> _WHAT TO DO_
Transcribe every record exactly.

> _MATERIAL PROVIDED_
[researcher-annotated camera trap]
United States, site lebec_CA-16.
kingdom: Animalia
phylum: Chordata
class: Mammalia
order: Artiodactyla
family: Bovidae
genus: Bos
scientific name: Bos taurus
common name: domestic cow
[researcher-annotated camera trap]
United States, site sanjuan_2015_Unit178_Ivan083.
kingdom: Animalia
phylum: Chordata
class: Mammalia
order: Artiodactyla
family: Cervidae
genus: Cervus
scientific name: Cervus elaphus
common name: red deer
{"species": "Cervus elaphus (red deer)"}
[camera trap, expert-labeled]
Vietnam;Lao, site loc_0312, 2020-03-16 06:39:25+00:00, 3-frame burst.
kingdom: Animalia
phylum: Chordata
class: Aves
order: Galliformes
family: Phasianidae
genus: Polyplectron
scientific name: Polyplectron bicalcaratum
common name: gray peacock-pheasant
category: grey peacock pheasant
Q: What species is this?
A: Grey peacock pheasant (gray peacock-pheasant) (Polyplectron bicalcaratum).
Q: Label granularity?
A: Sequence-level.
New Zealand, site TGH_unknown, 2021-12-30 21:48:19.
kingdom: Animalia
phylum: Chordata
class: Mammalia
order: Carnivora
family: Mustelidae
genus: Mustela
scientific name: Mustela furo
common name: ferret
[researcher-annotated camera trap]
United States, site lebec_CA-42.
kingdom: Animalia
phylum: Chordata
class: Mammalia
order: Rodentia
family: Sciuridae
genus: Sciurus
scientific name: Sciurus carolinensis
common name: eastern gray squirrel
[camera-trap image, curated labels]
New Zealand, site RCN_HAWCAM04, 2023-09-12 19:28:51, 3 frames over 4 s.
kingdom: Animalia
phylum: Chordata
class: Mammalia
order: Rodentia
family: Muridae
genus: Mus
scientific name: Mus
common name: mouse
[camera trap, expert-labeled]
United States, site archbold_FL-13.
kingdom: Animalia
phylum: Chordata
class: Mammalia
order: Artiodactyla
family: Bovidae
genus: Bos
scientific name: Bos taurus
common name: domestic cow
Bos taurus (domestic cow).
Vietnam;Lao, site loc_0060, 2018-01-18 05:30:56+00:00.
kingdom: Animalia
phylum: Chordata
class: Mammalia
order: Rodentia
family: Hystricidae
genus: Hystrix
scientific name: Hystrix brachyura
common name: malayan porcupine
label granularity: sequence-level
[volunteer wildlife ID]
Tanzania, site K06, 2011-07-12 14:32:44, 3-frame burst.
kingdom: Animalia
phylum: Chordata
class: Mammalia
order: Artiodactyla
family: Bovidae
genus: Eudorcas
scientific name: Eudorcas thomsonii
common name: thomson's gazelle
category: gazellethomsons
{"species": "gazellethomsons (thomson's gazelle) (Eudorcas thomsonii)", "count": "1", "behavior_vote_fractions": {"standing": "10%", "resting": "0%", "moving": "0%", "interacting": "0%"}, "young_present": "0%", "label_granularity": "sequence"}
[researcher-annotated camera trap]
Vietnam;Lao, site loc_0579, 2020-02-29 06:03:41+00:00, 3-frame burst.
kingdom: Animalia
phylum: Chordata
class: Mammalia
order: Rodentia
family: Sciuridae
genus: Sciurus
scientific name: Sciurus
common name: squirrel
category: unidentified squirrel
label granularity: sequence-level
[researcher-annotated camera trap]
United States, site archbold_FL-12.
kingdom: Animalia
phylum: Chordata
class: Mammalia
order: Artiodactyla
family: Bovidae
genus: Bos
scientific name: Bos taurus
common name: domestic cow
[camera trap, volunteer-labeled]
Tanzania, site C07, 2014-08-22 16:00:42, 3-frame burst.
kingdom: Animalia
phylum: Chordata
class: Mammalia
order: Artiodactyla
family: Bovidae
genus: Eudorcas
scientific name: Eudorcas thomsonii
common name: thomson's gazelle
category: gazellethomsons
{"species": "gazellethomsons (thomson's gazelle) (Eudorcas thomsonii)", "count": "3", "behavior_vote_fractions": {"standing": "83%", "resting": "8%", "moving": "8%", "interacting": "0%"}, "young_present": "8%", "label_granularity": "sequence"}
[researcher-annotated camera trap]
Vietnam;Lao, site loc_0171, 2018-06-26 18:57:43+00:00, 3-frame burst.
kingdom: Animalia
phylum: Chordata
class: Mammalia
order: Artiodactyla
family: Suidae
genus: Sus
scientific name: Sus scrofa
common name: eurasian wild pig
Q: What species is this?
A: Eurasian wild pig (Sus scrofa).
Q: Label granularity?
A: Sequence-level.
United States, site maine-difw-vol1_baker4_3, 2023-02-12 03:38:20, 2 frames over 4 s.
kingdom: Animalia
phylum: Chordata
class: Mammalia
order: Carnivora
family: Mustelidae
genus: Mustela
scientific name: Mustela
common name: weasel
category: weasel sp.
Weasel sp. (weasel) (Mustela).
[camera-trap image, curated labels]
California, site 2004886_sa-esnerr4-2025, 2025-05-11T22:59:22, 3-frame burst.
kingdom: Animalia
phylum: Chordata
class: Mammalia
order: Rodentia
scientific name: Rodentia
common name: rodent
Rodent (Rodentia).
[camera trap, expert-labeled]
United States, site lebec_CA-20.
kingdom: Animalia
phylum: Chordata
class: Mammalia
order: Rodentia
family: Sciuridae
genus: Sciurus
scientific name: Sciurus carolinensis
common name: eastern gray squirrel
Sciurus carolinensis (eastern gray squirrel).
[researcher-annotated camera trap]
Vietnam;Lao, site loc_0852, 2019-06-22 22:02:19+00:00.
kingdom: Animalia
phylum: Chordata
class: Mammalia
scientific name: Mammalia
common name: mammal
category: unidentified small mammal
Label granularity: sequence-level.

> _TASK ANSWER_
[researcher-annotated camera trap]
United States, site lebec_CA-16.
kingdom: Animalia
phylum: Chordata
class: Mammalia
order: Artiodactyla
family: Bovidae
genus: Bos
scientific name: Bos taurus
common name: domestic cow
[researcher-annotated camera trap]
United States, site sanjuan_2015_Unit178_Ivan083.
kingdom: Animalia
phylum: Chordata
class: Mammalia
order: Artiodactyla
family: Cervidae
genus: Cervus
scientific name: Cervus elaphus
common name: red deer
{"species": "Cervus elaphus (red deer)"}
[camera trap, expert-labeled]
Vietnam;Lao, site loc_0312, 2020-03-16 06:39:25+00:00, 3-frame burst.
kingdom: Animalia
phylum: Chordata
class: Aves
order: Galliformes
family: Phasianidae
genus: Polyplectron
scientific name: Polyplectron bicalcaratum
common name: gray peacock-pheasant
category: grey peacock pheasant
Q: What species is this?
A: Grey peacock pheasant (gray peacock-pheasant) (Polyplectron bicalcaratum).
Q: Label granularity?
A: Sequence-level.
New Zealand, site TGH_unknown, 2021-12-30 21:48:19.
kingdom: Animalia
phylum: Chordata
class: Mammalia
order: Carnivora
family: Mustelidae
genus: Mustela
scientific name: Mustela furo
common name: ferret
[researcher-annotated camera trap]
United States, site lebec_CA-42.
kingdom: Animalia
phylum: Chordata
class: Mammalia
order: Rodentia
family: Sciuridae
genus: Sciurus
scientific name: Sciurus carolinensis
common name: eastern gray squirrel
[camera-trap image, curated labels]
New Zealand, site RCN_HAWCAM04, 2023-09-12 19:28:51, 3 frames over 4 s.
kingdom: Animalia
phylum: Chordata
class: Mammalia
order: Rodentia
family: Muridae
genus: Mus
scientific name: Mus
common name: mouse
[camera trap, expert-labeled]
United States, site archbold_FL-13.
kingdom: Animalia
phylum: Chordata
class: Mammalia
order: Artiodactyla
family: Bovidae
genus: Bos
scientific name: Bos taurus
common name: domestic cow
Bos taurus (domestic cow).
Vietnam;Lao, site loc_0060, 2018-01-18 05:30:56+00:00.
kingdom: Animalia
phylum: Chordata
class: Mammalia
order: Rodentia
family: Hystricidae
genus: Hystrix
scientific name: Hystrix brachyura
common name: malayan porcupine
label granularity: sequence-level
[volunteer wildlife ID]
Tanzania, site K06, 2011-07-12 14:32:44, 3-frame burst.
kingdom: Animalia
phylum: Chordata
class: Mammalia
order: Artiodactyla
family: Bovidae
genus: Eudorcas
scientific name: Eudorcas thomsonii
common name: thomson's gazelle
category: gazellethomsons
{"species": "gazellethomsons (thomson's gazelle) (Eudorcas thomsonii)", "count": "1", "behavior_vote_fractions": {"standing": "10%", "resting": "0%", "moving": "0%", "interacting": "0%"}, "young_present": "0%", "label_granularity": "sequence"}
[researcher-annotated camera trap]
Vietnam;Lao, site loc_0579, 2020-02-29 06:03:41+00:00, 3-frame burst.
kingdom: Animalia
phylum: Chordata
class: Mammalia
order: Rodentia
family: Sciuridae
genus: Sciurus
scientific name: Sciurus
common name: squirrel
category: unidentified squirrel
label granularity: sequence-level
[researcher-annotated camera trap]
United States, site archbold_FL-12.
kingdom: Animalia
phylum: Chordata
class: Mammalia
order: Artiodactyla
family: Bovidae
genus: Bos
scientific name: Bos taurus
common name: domestic cow
[camera trap, volunteer-labeled]
Tanzania, site C07, 2014-08-22 16:00:42, 3-frame burst.
kingdom: Animalia
phylum: Chordata
class: Mammalia
order: Artiodactyla
family: Bovidae
genus: Eudorcas
scientific name: Eudorcas thomsonii
common name: thomson's gazelle
category: gazellethomsons
{"species": "gazellethomsons (thomson's gazelle) (Eudorcas thomsonii)", "count": "3", "behavior_vote_fractions": {"standing": "83%", "resting": "8%", "moving": "8%", "interacting": "0%"}, "young_present": "8%", "label_granularity": "sequence"}
[researcher-annotated camera trap]
Vietnam;Lao, site loc_0171, 2018-06-26 18:57:43+00:00, 3-frame burst.
kingdom: Animalia
phylum: Chordata
class: Mammalia
order: Artiodactyla
family: Suidae
genus: Sus
scientific name: Sus scrofa
common name: eurasian wild pig
Q: What species is this?
A: Eurasian wild pig (Sus scrofa).
Q: Label granularity?
A: Sequence-level.
United States, site maine-difw-vol1_baker4_3, 2023-02-12 03:38:20, 2 frames over 4 s.
kingdom: Animalia
phylum: Chordata
class: Mammalia
order: Carnivora
family: Mustelidae
genus: Mustela
scientific name: Mustela
common name: weasel
category: weasel sp.
Weasel sp. (weasel) (Mustela).
[camera-trap image, curated labels]
California, site 2004886_sa-esnerr4-2025, 2025-05-11T22:59:22, 3-frame burst.
kingdom: Animalia
phylum: Chordata
class: Mammalia
order: Rodentia
scientific name: Rodentia
common name: rodent
Rodent (Rodentia).
[camera trap, expert-labeled]
United States, site lebec_CA-20.
kingdom: Animalia
phylum: Chordata
class: Mammalia
order: Rodentia
family: Sciuridae
genus: Sciurus
scientific name: Sciurus carolinensis
common name: eastern gray squirrel
Sciurus carolinensis (eastern gray squirrel).
[researcher-annotated camera trap]
Vietnam;Lao, site loc_0852, 2019-06-22 22:02:19+00:00.
kingdom: Animalia
phylum: Chordata
class: Mammalia
scientific name: Mammalia
common name: mammal
category: unidentified small mammal
Label granularity: sequence-level.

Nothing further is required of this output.